Box plots divide a set of data into sections that each contain approximately 25% of data in that set. Containing 50% of the data within, the box between the whiskers shows the interquartile range (IQR) which can be found by subtracting Q1 from Q3. From the position of the median and box, the distribution of the data can then be determined to be either normal (symmetrical) or skewed (left or right).

Box plots are also a good way to determine outliers within a set of data. Data points that are located outside the whiskers are called outliers and they are either smaller than Q1 by at least 1.5 times the IQR or larger than Q3 by at least 1.5 by at least 1.5 times the IQR.

And finally, box plots can be used to compare and contrast the dispersion between different samples of data. The longer the box the more dispersed the data is and the shorter the box the less dispersed. Another type of dispersion can be seen with the lengths of the whiskers between samples as the two ends show the range of a set of data. Larger range indicates a wider distribution and thus, more scattered data.

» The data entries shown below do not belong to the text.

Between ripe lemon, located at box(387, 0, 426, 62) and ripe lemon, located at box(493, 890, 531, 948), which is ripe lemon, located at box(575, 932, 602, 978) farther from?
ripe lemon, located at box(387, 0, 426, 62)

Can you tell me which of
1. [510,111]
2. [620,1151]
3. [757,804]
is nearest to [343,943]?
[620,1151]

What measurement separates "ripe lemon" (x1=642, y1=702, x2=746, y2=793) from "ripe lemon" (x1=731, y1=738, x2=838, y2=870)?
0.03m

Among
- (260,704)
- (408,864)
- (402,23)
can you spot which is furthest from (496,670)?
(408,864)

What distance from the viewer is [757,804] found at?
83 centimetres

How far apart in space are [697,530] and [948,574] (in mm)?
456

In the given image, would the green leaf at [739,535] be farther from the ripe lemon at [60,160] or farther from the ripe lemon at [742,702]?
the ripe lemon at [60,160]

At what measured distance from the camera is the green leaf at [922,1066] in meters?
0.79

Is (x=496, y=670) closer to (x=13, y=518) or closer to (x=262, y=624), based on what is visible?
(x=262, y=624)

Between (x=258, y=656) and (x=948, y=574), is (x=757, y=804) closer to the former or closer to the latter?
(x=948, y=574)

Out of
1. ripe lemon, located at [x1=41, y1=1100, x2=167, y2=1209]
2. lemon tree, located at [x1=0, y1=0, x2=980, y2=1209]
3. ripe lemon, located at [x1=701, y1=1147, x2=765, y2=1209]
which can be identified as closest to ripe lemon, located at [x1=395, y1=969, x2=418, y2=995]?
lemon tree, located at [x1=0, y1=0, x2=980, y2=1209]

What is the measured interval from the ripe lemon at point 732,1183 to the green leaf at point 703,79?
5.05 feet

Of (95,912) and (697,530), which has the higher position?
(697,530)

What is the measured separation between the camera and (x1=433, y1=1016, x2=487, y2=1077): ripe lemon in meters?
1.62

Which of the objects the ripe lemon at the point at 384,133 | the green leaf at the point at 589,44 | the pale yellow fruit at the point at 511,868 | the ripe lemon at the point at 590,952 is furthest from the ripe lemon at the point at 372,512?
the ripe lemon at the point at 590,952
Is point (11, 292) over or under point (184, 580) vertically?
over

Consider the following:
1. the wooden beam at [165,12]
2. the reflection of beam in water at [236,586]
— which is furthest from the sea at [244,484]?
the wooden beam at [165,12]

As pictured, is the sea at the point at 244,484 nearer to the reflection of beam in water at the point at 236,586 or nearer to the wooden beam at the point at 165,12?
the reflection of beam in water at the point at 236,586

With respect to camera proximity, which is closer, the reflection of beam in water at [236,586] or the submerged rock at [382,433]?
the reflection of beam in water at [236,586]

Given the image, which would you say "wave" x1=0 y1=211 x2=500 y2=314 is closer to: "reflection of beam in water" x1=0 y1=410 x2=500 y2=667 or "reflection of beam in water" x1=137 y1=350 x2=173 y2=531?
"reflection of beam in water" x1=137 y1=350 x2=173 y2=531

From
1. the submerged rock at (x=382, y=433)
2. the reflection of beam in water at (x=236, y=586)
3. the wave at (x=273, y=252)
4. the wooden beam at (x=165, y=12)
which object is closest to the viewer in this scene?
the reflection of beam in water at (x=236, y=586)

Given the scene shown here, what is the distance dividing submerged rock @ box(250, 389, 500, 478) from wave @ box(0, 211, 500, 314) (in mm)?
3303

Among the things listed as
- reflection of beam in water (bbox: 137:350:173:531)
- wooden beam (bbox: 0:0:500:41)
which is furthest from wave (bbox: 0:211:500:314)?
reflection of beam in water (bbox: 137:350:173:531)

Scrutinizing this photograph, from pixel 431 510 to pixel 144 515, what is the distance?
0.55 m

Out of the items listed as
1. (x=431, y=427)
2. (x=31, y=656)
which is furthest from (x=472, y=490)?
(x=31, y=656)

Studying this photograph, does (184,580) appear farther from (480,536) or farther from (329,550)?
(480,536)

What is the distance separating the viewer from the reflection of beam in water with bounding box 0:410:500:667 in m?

Numeric Matrix / Half Matrix

Zichen Oliver Yuan | 21 Jan 2020

matrix - any two dimensional set of numbers, colors, intensities, sized dots, or other glyphs.

half matrix - where only half a matrix is shown, usually used for similarities, or where two items are being compared against one another (i.e. the D' table). Only half the matrix is needed because it is the same when reflected across its diagonal.

Tree/Graph

Benjamin Kim | 21 Jan 2020

A graph has finite sets of vertices and edges. Vertices are otherwise referred to as nodes, and two of these are connected by an edge like shown in the above image. A tree has a set of nodes, but not necessarily edges. Instead, it has one specific node called the root: this would be "1" in the above picture. The other nodes branch off into subtrees of the root. These disconnected subtrees in graph theory can be interpreted as sets of data: T_n . As opposed to graphs, trees usually have a sense of visual hierarchy in its presentation. Below show examples of how graphs and trees are used in real life to make a better sense of the two:

Graph of familial connections/relationships

Trees can be used in making decisions. This kind of diagram can be used to categorize a set of unorganized raw data.